So kann Hoffnung auf Besserung keimen: Wenn Fehler nicht gnadenlos bestraft, sondern grosszügig vergeben werden, dann ist mit dem, was geschehen ist, noch nicht alles verloren. Dann gibt es eine neue Chance. Jesus sagt der Frau, dass er sie nicht verurteile. Und so motiviert er sie, es von nun an besser zu machen. Seine Mahnung: ‘Von nun an sündige nicht mehr!’ ist fast überflüssig. Denn wer eine neue Chance erhält, wird alles daran setzen, diese auch zu nutzen.
‘Nobody is perfect!’ – Das weiss Jesus ganz genau. Und doch liebt er seine unvollkommenen Menschen. Er vermittelt der Ehebrecherin, dass sie wertvoll und geliebt bleibt. Das ist das Beste an der Geschichte: Ob Gott jemanden liebt, hängt nicht an seiner Leistung! Kein Fehler, und sei er noch so schlimm, hindert Jesus daran, einen Menschen zu lieben. Und weil er alle liebt, bietet er auch jedem die Chance, wo immer nötig einen neuen Anlauf zu nehmen.
Ich darf mich also darauf verlassen, dass Jesus grenzenlos grosszügig mit meinen Fehlern umgeht. Zugleich bin ich dadurch herausgefordert, meinen Mitmenschen gegenüber dieselbe Grosszügigkeit an den Tag zu legen.
Fragen und Gedankenanstösse:
- Zur persönlichen Umsetzung: Gelebte Gnade im Sinne eines fehlerfreundlichen Umgangs miteinander muss bei mir anfangen. Wo muss ich meine Ansprüche und Erwartungen zurückschrauben, um anderen Raum für eine neue Chance geben zu können?
- These zur Diskussion: Lieber viele Fehler machen als aus Angst vor Fehlern nichts tun. Ein Heiliger ist nicht fehlerfrei, sondern jemand, der sich dank Jesus Christus mit seiner Unvollkommenheit versöhnt hat.

# # # #

- **Der Auftrag**: Gib den ausgewählten Auszug oben ab „So kann Hoffnung“ und weiter bis „auch zu nutzen.“ erneut wieder, tausche dabei aber „Chance“ gegen „Gelegenheit“ aus.

# # # #

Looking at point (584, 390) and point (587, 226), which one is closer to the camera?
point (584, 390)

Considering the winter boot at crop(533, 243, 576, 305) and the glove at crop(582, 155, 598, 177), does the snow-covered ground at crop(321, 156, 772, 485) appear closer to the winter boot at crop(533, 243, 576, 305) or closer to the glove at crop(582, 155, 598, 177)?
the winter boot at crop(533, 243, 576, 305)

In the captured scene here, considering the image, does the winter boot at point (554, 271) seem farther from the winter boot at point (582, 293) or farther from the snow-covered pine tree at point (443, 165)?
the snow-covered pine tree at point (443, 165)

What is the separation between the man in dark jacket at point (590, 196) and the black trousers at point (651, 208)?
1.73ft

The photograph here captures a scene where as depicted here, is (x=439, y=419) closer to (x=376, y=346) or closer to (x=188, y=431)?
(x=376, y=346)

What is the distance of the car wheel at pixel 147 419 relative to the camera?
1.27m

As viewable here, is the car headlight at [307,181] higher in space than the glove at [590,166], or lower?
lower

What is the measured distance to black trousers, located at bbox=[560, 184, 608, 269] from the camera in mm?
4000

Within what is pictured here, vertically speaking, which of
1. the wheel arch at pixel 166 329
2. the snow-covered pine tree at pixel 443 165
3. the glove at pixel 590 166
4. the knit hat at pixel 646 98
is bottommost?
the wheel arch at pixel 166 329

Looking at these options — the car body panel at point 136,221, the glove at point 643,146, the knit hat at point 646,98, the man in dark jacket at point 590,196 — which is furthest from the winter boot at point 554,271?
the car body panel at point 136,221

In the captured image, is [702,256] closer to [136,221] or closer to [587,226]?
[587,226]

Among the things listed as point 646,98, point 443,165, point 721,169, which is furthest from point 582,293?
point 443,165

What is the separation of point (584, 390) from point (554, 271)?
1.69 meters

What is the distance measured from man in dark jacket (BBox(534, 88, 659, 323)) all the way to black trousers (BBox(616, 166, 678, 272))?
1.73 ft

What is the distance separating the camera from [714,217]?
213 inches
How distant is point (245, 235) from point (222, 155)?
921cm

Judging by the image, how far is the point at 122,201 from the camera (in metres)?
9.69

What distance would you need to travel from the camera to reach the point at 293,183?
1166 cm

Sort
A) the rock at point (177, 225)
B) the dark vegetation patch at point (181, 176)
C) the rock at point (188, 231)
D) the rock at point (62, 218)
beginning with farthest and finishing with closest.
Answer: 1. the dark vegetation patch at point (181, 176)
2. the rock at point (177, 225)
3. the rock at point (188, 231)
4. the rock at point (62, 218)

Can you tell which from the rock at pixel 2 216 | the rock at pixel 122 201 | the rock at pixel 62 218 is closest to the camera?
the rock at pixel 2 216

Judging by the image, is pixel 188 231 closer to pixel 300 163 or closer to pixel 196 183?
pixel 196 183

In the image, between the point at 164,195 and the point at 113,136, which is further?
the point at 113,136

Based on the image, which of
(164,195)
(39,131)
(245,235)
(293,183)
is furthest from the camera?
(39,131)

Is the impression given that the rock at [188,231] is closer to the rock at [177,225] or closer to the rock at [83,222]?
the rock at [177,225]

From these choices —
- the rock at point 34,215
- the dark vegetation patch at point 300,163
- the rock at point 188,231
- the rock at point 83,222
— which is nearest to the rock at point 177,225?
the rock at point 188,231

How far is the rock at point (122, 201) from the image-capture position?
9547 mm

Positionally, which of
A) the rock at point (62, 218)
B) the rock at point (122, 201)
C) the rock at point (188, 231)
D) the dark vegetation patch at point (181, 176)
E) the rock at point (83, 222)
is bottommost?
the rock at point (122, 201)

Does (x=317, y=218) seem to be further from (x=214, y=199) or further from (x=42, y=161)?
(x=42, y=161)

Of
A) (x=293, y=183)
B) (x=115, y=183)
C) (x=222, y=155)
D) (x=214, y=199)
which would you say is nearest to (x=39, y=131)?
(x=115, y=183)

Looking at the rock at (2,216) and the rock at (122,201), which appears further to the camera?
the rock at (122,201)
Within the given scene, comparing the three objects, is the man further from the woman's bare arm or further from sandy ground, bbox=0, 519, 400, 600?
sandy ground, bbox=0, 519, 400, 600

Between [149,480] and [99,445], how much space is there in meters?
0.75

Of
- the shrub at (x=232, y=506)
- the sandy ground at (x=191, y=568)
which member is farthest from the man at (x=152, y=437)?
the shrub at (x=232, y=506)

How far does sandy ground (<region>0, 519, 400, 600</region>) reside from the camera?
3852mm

# # # #

- **Lösung**:
So kann Hoffnung auf Besserung keimen: Wenn Fehler nicht gnadenlos bestraft, sondern grosszügig vergeben werden, dann ist mit dem, was geschehen ist, noch nicht alles verloren. Dann gibt es eine neue Gelegenheit. Jesus sagt der Frau, dass er sie nicht verurteile. Und so motiviert er sie, es von nun an besser zu machen. Seine Mahnung: ‘Von nun an sündige nicht mehr!’ ist fast überflüssig. Denn wer eine neue Gelegenheit erhält, wird alles daran setzen, diese auch zu nutzen.